潮来のろ舟や農業体験 交流事業で大学生7人

茨城新聞
2016年9月19日

観光学を学ぶ大学生がつくる日本学生観光連盟のメンバー7人が17、18の両日に潮来市を訪れ、ろ舟の乗船や人力車の乗車、農業体験などを通して同市の魅力に触れた。国交省による地方振興事業の一環で、自治体による「若者の地方体験交流」を後押しするもの。同市産業観光課は「若い人たちから潮来への率直な意見を聞き、観光振興に生かしたい」と市政に反映できる学生の意見や、学生からの情報発信に期待を寄せる。

同事業では、若者の地方体験交流を実施する全国各地の自治体の情報を、国交省が取りまとめ、参加者募集のPRを行っている。本年度は全国で73自治体が体験交流を受け入れており、本県では同市のみ。

参加した7人の大学生たちはまず、同市あやめの水郷潮来あやめ園で、ろ舟に乗船。前川をゆったり手こぎで進むろ舟からの景色を楽しみつつ、ろ舟保存会メンバーから指導を受けて、慣れない手つきでろこぎも体験した。

市が本年度から導入した人力車に乗り、せんべいの「にしくら」では手焼きを、「井関農園」ではイチゴの苗の剪定(せんてい)など農業体験も行った。
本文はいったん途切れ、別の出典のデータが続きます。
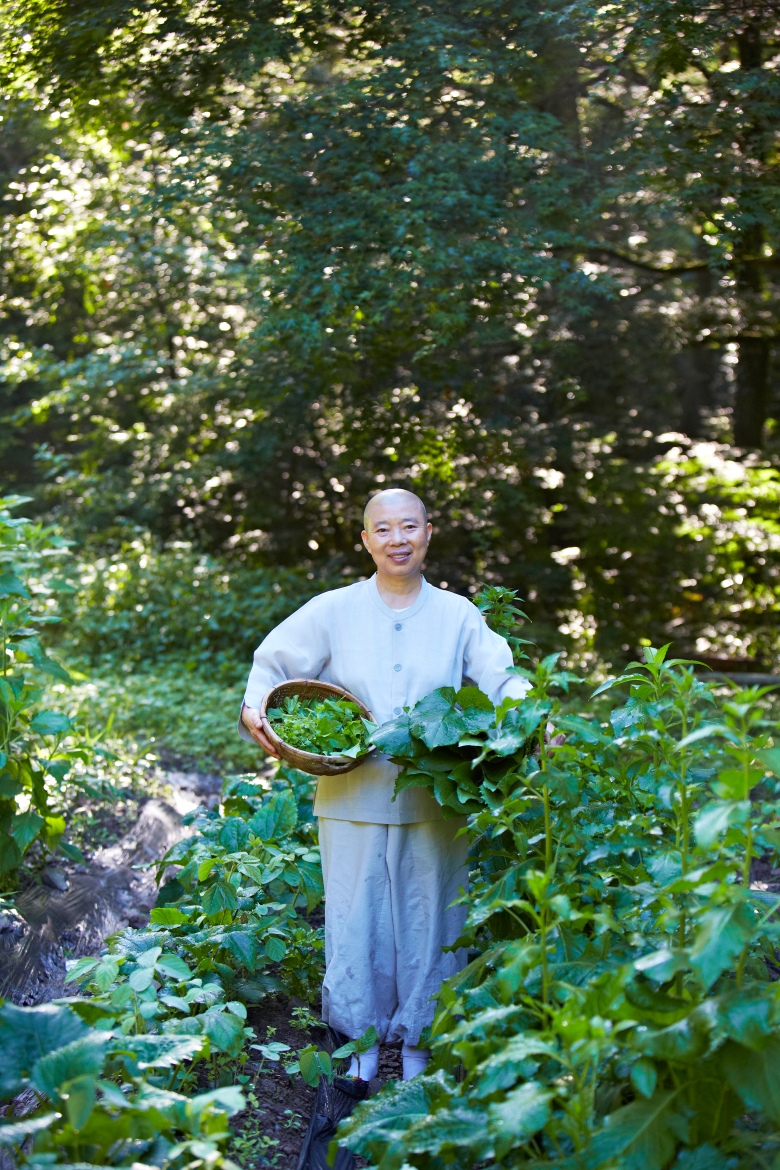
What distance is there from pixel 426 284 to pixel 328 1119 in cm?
466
同農園では、地元で正月に出される「海草寄せ」や旬の栗おこわ、地元野菜を使ったけんちん汁などを味わい、地元住民と交流した。道の駅いたこや長勝寺、水郷旧家磯山邸も見学した。

潮来観光についての講話では、市産業観光課の榊原徹課長補佐が、交通の要衝として発展した水郷の歴史や潮来の名を全国に知らしめた橋幸夫の「潮来笠」の歌詞などを解説。「地元の文化をどう観光に生かすかが重要。皆さんの率直な意見を頂きたい」と呼び掛けた。
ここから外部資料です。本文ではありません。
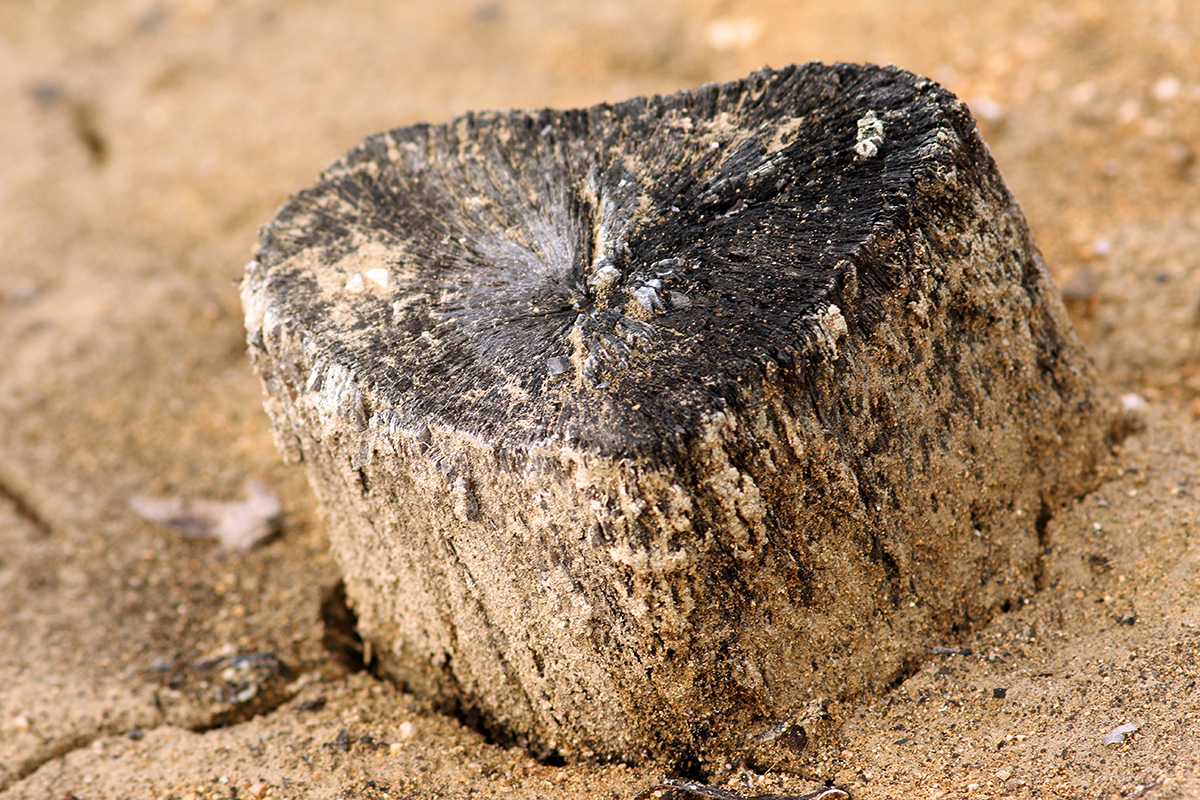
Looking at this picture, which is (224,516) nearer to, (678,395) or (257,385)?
(257,385)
新潟県長岡市出身の横浜商科大貿易・観光学科3年の富永希さん(21)は「読み方も分からなかった潮来だが、緑が多く、風情があって良いまちと感じた。私も地方出身者なので、帰省したような気持ちになった。SNSなどで魅力を伝えたい。大学卒業後は古里を活性化する仕事に就きたい」と話した。